→ **Stated goal**: Reproduce every one of the following items verbatim, keeping each character, space, and line break unchanged.

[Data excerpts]
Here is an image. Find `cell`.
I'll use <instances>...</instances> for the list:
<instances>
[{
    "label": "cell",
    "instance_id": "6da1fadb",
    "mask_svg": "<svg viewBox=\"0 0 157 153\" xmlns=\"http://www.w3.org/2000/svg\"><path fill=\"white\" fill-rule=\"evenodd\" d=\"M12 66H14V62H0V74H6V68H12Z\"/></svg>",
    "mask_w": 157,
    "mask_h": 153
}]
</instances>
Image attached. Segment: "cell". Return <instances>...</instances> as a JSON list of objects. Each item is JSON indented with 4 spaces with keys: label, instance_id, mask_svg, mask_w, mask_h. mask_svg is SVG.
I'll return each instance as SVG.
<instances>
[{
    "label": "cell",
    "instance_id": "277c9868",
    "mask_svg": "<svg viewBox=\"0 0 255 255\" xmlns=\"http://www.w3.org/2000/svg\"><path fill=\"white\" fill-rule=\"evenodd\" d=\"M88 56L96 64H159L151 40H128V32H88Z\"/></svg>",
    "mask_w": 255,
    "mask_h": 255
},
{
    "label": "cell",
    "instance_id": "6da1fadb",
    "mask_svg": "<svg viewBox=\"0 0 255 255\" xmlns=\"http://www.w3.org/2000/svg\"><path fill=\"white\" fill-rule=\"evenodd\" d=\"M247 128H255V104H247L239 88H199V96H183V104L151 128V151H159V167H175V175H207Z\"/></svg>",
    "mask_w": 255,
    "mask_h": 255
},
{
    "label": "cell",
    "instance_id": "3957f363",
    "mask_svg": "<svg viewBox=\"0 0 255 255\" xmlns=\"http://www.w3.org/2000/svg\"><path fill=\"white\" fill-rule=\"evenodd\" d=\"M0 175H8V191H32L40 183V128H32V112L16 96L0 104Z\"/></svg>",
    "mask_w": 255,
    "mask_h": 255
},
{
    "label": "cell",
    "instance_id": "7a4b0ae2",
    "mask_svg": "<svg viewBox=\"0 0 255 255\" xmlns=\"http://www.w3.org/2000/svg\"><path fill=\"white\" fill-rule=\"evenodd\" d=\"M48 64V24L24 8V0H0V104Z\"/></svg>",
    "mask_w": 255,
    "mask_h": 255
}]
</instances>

→ **Result of the exercise**:
Here is an image. Find `cell`.
I'll use <instances>...</instances> for the list:
<instances>
[{
    "label": "cell",
    "instance_id": "6da1fadb",
    "mask_svg": "<svg viewBox=\"0 0 157 153\" xmlns=\"http://www.w3.org/2000/svg\"><path fill=\"white\" fill-rule=\"evenodd\" d=\"M12 66H14V62H0V74H6V68H12Z\"/></svg>",
    "mask_w": 157,
    "mask_h": 153
}]
</instances>
Image attached. Segment: "cell". Return <instances>...</instances> as a JSON list of objects. Each item is JSON indented with 4 spaces with keys: label, instance_id, mask_svg, mask_w, mask_h. mask_svg is SVG.
I'll return each instance as SVG.
<instances>
[{
    "label": "cell",
    "instance_id": "277c9868",
    "mask_svg": "<svg viewBox=\"0 0 255 255\" xmlns=\"http://www.w3.org/2000/svg\"><path fill=\"white\" fill-rule=\"evenodd\" d=\"M88 56L96 64H159L151 40H128V32H88Z\"/></svg>",
    "mask_w": 255,
    "mask_h": 255
},
{
    "label": "cell",
    "instance_id": "6da1fadb",
    "mask_svg": "<svg viewBox=\"0 0 255 255\" xmlns=\"http://www.w3.org/2000/svg\"><path fill=\"white\" fill-rule=\"evenodd\" d=\"M247 128H255V104H247L239 88H199V96H183V104L151 128V151H159V167H175V175H207Z\"/></svg>",
    "mask_w": 255,
    "mask_h": 255
},
{
    "label": "cell",
    "instance_id": "3957f363",
    "mask_svg": "<svg viewBox=\"0 0 255 255\" xmlns=\"http://www.w3.org/2000/svg\"><path fill=\"white\" fill-rule=\"evenodd\" d=\"M0 175H8V191H32L40 183V128H32V112L16 96L0 104Z\"/></svg>",
    "mask_w": 255,
    "mask_h": 255
},
{
    "label": "cell",
    "instance_id": "7a4b0ae2",
    "mask_svg": "<svg viewBox=\"0 0 255 255\" xmlns=\"http://www.w3.org/2000/svg\"><path fill=\"white\" fill-rule=\"evenodd\" d=\"M48 64V24L24 8V0H0V104Z\"/></svg>",
    "mask_w": 255,
    "mask_h": 255
}]
</instances>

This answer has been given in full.